__Exercises__:
(A) In the paint depth gauge thread, which part of the car does ted11 measure to get a reading from an area without clear coat?
(B) Name every member of the paint depth gauge thread whose post is quoted by another member.
(C) Write the next part of the paint depth gauge thread, starting from its final header.

For example http://www.defelsko.com/p200/positector200.htm

Used on this thread

http://www.detailingworld.com/forum/showthread.php?t=262401


----------



## ted11 (Jul 8, 2011)

To get a rough idea I would normally measure a non clear coated part of the car ie under side of the bonnet and subtract from the reading on the outside .


----------



## SystemClenz (Oct 31, 2008)

ted11 said:


> To get a rough idea I would normally measure a non clear coated part of the car ie under side of the bonnet and subtract from the reading on the outside .


This must be tip of the day?

Thanks for your help on this one guys :thumb:


----------



## pawlik (May 16, 2011)

Personally, I polishing cars about 5-6 years without any PDG. Cars was in very different condition: from almost new to very old, after respraying or sanding... and i did only one failure, so for me PDG it really wasting money.


----------



## Ratchet (Dec 30, 2011)

Maybe hire one if its a one off.


----------



## waxy (Feb 27, 2006)

You may be told it's a waste of money getting one,in fact there's someone on here who has the unique ability to determine how much paint is on a car,just by looking at it:lol::lol:


----------



## -Raven- (Aug 26, 2010)

Mr Face said:


> A PDG is unfortunately essential Im afraid. Without it I and many others while polishing will have/could have compromised the paint or clear coat.
> 
> Recently I have helped a new member on here with his Mazda Estate and without a PDG I would not have known it had the thinest paint / clear coat layer of any car I have ever detailed. At its thickest it was 80un and thinnest just 60un. Without knowing this we would have almost certainly gone with a wool pad and compound to correct the paint, thank god we didnt. We gave it two light hits to remove the majority of the wash marring and had to settle with the conclusion what's left stays.
> 
> ...


Why the hell would you use wool on any Jap car, let alone soft Mazda paint?


----------



## -Raven- (Aug 26, 2010)

Just remember PDG's are just a guide, they won't stop burnt paint. I'd certainly invest in one if attacking other people's cars. For just your own car? Waste of money IMO. :thumb:


----------



## Nally (May 30, 2012)

Anyone used one of those snap guages ?


----------



## Mr Face (Jan 22, 2009)

-Raven- said:


> Why the hell would you use wool on any Jap car, let alone soft Mazda paint?


an 'analogy'


----------



## -Raven- (Aug 26, 2010)

Mr Face said:


> an 'analogy'


"almost certainly gone with....."

Why would you even think about using wool on these cars, Even without thin paint? As I said before, PDG's won't stop people burning paint.


----------



## cheekymonkey (Mar 15, 2008)

-Raven- said:


> Just remember PDG's are just a guide, they won't stop burnt paint. I'd certainly invest in one if attacking other people's cars. For just your own car? Waste of money IMO. :thumb:


sorry i dont agree even if its just for your own car they are worth the money. people spend well over £100 for a wax and a fortune on a da/rotary pads polishes etc,but the 1 thing that gives you a guide to what paint you have to play with seems to be to expensive, but not as expensive as having it resprayed. dont make sense to me to be without 1


----------



## -Raven- (Aug 26, 2010)

__Source material__:
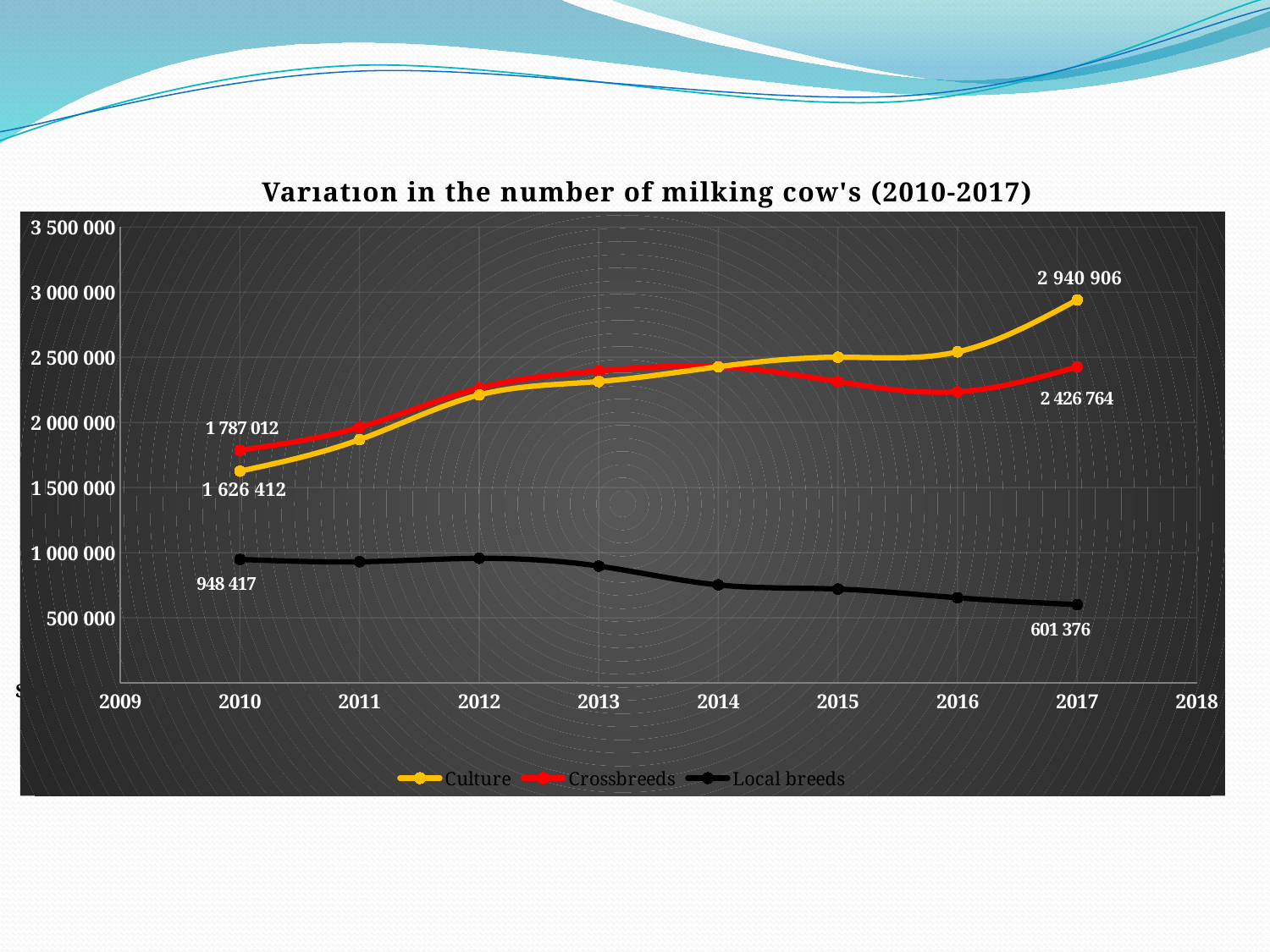
What is the value for Local breeds in 2017? 601 376 What is the value for Culture in 2017? 2 940 906 What is the value for Crossbreeds in 2010? 1 787 012 By how much did the Culture value increase from 2010 to 2017? 1 314 494 How many series does the legend list? 3 Is the value for Local breeds in 2014 greater or less than 1 000 000? less Do the values for Local breeds rise or fall from 2010 to 2017? fall Which series has the lowest value in 2010? Local breeds In 2017, which series has the larger value, Culture or Crossbreeds? Culture What is the value for Culture in 2010? 1 626 412 What kind of chart is shown on the slide? line chart By how much did the Local breeds value decrease from 2010 to 2017? 347 041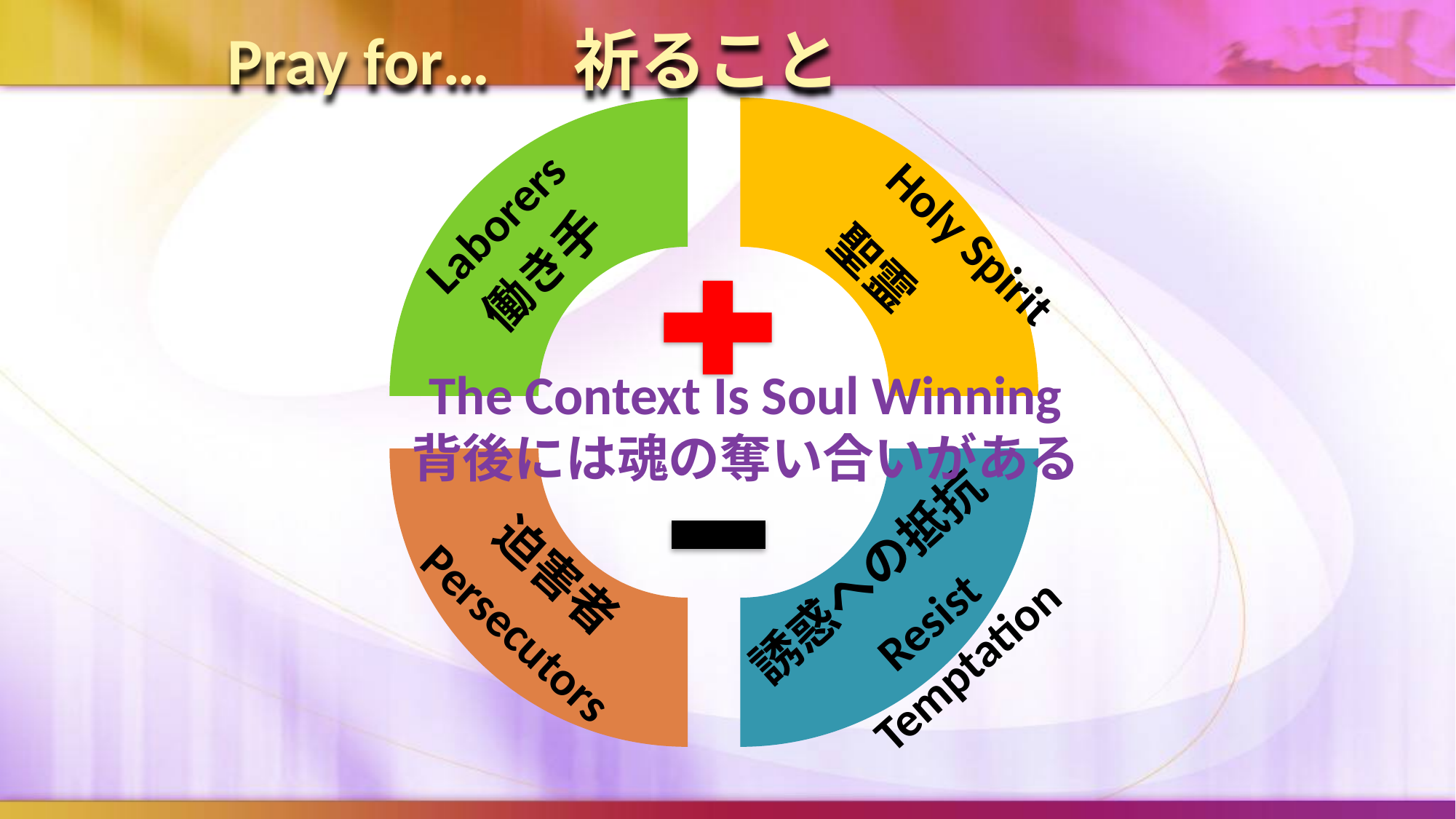
What is the label of the green segment of the doughnut chart? Laborers What is the English title at the top of the slide? Pray for... What colour is the segment labelled Holy Spirit? yellow Which segment of the doughnut chart is orange? Persecutors How many segments does the doughnut chart have? 4 What text is written in the centre of the doughnut chart in English? The Context Is Soul Winning Which segment is in the top-right position of the doughnut chart? Holy Spirit Which segment is in the bottom-left position of the doughnut chart? Persecutors Which segment of the doughnut chart is teal (blue-green)? Resist Temptation What kind of chart is shown on the slide? doughnut chart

__Task results__:
(A) The underside of the bonnet.

(B) ted11, Mr Face, -Raven-

(C)
cheekymonkey said:


> sorry i dont agree even if its just for your own car they are worth the money. people spend well over £100 for a wax and a fortune on a da pads polishes etc,but the 1 thing that gives you a guide to what paint you have to play with seems to be to expensive, but not as expensive as having it resprayed. dont make sense to me to be without 1


why? So you can attack it with wool because you 'think' it's safe to do so?


----------



## cheekymonkey (Mar 15, 2008)

-Raven- said:


> why? So you can attack it with wool because you 'think' it's safe to do so?


who said anything about wool ?
I have never seen the need for wool
i know exactly wht the thickness of my paint is do you? but i bet you have paid virtually the price of one on a wax now that dont make sense imo


----------



## -Raven- (Aug 26, 2010)

cheekymonkey said:


> who said anything about wool ?
> I have never seen the need for wool
> i know exactly wht the thickness of my paint is do you? but i bet you have paid virtually the price of one on a wax now that dont make sense imo


I bet you don't know exactly!  I got a PDG, they are just a guide. 

Who said about wool? Mr Face. People read these threads and think it's fine to go attacking the paintwork. :wall:

As for having your own PDG for your own car? How many times do you seriously compound/polish your own car?


----------



## cheekymonkey (Mar 15, 2008)

-Raven- said:


> I bet you don't know exactly!  I got a PDG, they are just a guide.
> 
> Who said about wool? Mr Face. People read these threads and think it's fine to go attacking the paintwork. :wall:
> 
> As for having your own PDG for your own car? How many times do you seriously compound/polish your own car?


then may as you say be a guide but that depends on the paint but i am sure a guide is better then a guess. 
I would say the majority of people on here have a second hand car like i do and its not just the amount of compounding/polishing you do yourself it the history before you got it that the problem. is your car new or used when you got it


----------



## -Raven- (Aug 26, 2010)

cheekymonkey said:


> then may as you say be a guide but that depends on the paint but i am sure a guide is better then a guess.
> I would say the majority of people on here have a second hand car like i do and its not just the amount of compounding/polishing you do yourself it the history before you got it that the problem. is your car new or used when you got it


ok then, use it once then throw it away! 

Or better yet, just pop down to a pro and use theirs.


----------



## cheekymonkey (Mar 15, 2008)

-Raven- said:


> ok then, use it once then throw it away!
> 
> Or better yet, just pop down to a pro and use theirs.


so you have never used yours on your own car


----------



## -Raven- (Aug 26, 2010)

cheekymonkey said:


> so you have never used yours on your own car


Only once when I brought it brand new. I don't get it out for every time I use a pre-wax cleaner and wax. It'll never see a compounding, it'll be lucky if it sees a light polish every year or two. As I said, waste of money just for your own car IMO. :thumb:


----------



## Mr Face (Jan 22, 2009)

Gentlemen, please let me apologise for a poor choice of words, I have no wish to wind anyone up, start a debate or blood bath, all that negative energy is saved for my ex.

I will however make sure my thoughts are put into print with more thought next time.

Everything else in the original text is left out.